*** Selected text

ZEB1 recruits BRG1 to regulate airway remodelling epithelial-to-mesenchymal transition in asthma.

Abstract

What is the central question of this study? The aim was to investigate the function of brahma-related gene-1 (BRG1) in airway remodelling epithelial-to-mesenchymal transition (EMT) of asthma and identify the transcription factor of BRG1 that binds to the protomer of E-cadherin. What is the main finding and its importance? This study highlighted an important molecular mechanism involving chromatin remodelling factor BRG1 that played a crucial role in airway remodelling EMT of asthma and demonstrated that ZEB1 was the key transcription factor recruiting BRG1. This finding might offer new insights into gene-based therapy for asthma. Epithelial-to-mesenchymal transition (EMT) of airway remodelling happens in children with asthma. A reduction in the epithelial marker E-cadherin is reported to be one of the initiating factors of EMT. Our previous study showed that chromatin remodelling factor brahma-related gene-1 (BRG1) could regulate the expression of E-cadherin indirectly. However, the transcription factor involved in the recruitment of BRG1 in asthma is unknown. Here, we studied the function of Brg1 in an ovalbumin-induced asthma model [lung-specific conditional Brg1 knockdown (Brg1-/- ) mice] and human bronchial epithelial 16HBE cells stably expressing BRG1 short hairpin RNA. Our results showed that Brg1 was involved in EMT in asthmatic mice by detecting the expression of EMT markers. We also identified that BRG1 participated in the transforming growth factor-β-induced EMT of 16HBE cells. We observed that zinc finger E-box binding homeobox 1 (ZEB1) and BRG1 co-localized in the EMT of TGF-β-induced 16HBE cells. Further results revealed that ZEB1 recruited BRG1 and bound to the promoter region (+3563/3715) to regulate E-cadherin expression. Thus, ZEB1 might be the key transcription factor to recruit BRG1 in airway remodelling EMT of asthma and might be a new therapeutic target.

******

# [Exercise directions]
Condense the paragraph of the abstract that begins "What is the central question of this study?" into a bulleted list of its main facts.

*** Available data

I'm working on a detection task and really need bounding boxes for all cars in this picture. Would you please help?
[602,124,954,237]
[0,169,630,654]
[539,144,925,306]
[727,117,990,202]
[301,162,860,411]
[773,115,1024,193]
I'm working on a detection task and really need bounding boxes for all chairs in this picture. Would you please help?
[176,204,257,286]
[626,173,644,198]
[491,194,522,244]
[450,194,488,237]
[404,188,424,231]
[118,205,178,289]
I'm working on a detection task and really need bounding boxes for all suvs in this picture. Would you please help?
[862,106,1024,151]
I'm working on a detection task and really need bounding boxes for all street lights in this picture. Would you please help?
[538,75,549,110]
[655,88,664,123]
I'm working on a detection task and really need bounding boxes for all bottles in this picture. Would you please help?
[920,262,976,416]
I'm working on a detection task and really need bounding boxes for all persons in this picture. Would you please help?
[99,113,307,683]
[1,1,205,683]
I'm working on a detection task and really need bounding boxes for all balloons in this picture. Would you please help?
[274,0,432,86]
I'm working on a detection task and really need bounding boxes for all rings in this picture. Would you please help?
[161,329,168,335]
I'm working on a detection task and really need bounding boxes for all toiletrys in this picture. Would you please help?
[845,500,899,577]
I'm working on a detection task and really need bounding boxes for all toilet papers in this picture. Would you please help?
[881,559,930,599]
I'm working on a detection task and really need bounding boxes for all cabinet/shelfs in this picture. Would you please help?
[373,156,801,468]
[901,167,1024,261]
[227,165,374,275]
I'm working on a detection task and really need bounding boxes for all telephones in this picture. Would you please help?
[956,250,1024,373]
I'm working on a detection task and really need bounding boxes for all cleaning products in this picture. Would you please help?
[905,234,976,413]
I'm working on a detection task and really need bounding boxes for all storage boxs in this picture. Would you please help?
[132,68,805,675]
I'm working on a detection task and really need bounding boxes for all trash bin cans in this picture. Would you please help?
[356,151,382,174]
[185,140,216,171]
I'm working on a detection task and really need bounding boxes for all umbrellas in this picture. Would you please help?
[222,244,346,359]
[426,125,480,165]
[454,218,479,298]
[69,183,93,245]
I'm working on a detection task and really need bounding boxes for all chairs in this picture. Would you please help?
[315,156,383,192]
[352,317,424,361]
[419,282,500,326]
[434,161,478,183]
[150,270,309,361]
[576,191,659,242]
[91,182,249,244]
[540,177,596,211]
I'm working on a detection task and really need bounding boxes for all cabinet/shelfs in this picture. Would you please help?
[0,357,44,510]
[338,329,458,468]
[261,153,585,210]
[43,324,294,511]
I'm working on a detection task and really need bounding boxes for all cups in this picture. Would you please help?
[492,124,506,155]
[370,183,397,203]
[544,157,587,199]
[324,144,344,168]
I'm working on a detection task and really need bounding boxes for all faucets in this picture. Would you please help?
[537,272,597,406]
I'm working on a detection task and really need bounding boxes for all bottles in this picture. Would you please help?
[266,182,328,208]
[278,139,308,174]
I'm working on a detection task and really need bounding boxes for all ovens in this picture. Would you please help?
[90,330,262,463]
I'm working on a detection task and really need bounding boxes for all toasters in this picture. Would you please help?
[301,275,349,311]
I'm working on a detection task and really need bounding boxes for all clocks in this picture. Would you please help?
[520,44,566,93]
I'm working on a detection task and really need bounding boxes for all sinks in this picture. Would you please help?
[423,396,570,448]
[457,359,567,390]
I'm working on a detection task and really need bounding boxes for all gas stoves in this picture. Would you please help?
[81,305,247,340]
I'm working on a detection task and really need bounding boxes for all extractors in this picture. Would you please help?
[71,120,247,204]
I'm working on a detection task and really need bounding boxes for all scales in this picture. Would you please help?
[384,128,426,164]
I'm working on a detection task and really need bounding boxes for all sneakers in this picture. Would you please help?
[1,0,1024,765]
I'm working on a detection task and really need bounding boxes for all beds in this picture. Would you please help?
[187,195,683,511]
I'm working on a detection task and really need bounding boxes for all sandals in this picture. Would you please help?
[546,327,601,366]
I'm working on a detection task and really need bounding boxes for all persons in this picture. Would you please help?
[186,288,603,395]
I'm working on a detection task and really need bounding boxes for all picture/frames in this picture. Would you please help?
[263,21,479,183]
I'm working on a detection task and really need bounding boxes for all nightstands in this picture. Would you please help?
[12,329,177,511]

******

# [Answer to the problem]
- Aim: to examine the role of BRG1 in airway remodelling EMT in asthma and to identify the transcription factor that recruits BRG1 to regulate E-cadherin.
- Background: airway remodelling EMT occurs in children with asthma, and loss of the epithelial marker E-cadherin is reported to help initiate it.
- Earlier work by the same group showed that BRG1 regulates E-cadherin indirectly, but the transcription factor that recruits BRG1 in asthma was unknown.
- Models: an ovalbumin-induced asthma model in lung-specific conditional Brg1 knockdown mice, and human bronchial epithelial 16HBE cells stably expressing BRG1 short hairpin RNA.
- Findings:
  - Brg1 took part in EMT in asthmatic mice, as measured by EMT markers.
  - BRG1 took part in TGF-β-induced EMT of 16HBE cells.
  - ZEB1 and BRG1 co-localized during this EMT.
  - ZEB1 recruited BRG1 and bound the E-cadherin promoter region (+3563/3715) to regulate E-cadherin expression.
- Significance: ZEB1 may be the key transcription factor that recruits BRG1 in airway remodelling EMT of asthma and may be a new therapeutic target, offering insight into gene-based therapy.